The superseding indictment newly charges three people with felonies and applies several additional felony charges to the more than 200 people arrested on January 20.
Charges against defendants now include felony “inciting or urging to riot,” “rioting,” “conspiracy to riot,” “destruction of property,” and misdemeanor “assault on a police officer,”
but the indictment provides no new evidence to back up the charges. “We haven’t seen a shred of new evidence to support this superseding indictment,” said Sarah Hailey, one of the defendants
arrested on January 20. “The prosecutor is just using excessive charges in order to scare and coerce us into pleading guilty.”
The superseding indictment comes as Assistant US Attorney Jennifer Kerkhoff offered plea deals to multiple defendants in court today, seeking convictions in cases that have barely been
prosecuted yet. In one rebuffed plea deal, Kerkhoff offered to downgrade a defendant’s charges to misdemeanor riot if the defendant agreed to testify against their romantic partner at trial.
“The prosecutor is using the threat of years in prison to obtain convictions before she has even bothered to make a case against anyone,” said Olivia Alsip, one of the felony defendants who
was offered, but refused, a plea deal. “Many defendants, like myself, believe their charges are politically motivated and want to take their cases to trial.”

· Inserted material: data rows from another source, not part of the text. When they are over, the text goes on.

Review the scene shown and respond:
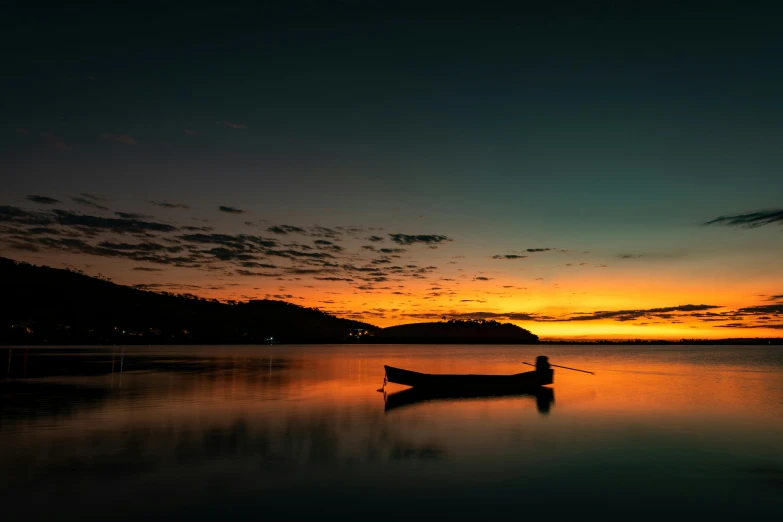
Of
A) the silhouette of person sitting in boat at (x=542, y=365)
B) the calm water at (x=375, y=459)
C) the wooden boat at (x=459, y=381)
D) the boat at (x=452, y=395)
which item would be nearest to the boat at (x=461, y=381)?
the wooden boat at (x=459, y=381)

The news of additional felony charges comes as nearly half of the Inauguration Day defendants—more than one hundred people—have announced their intention to work collectively together to
fight their charges. The defendants have established “Points of Unity,” which include an agreement not to “cooperate against any of our co-defendants, nor accept any plea deals that
cooperate with prosecutors at the expense of other co-defendants.”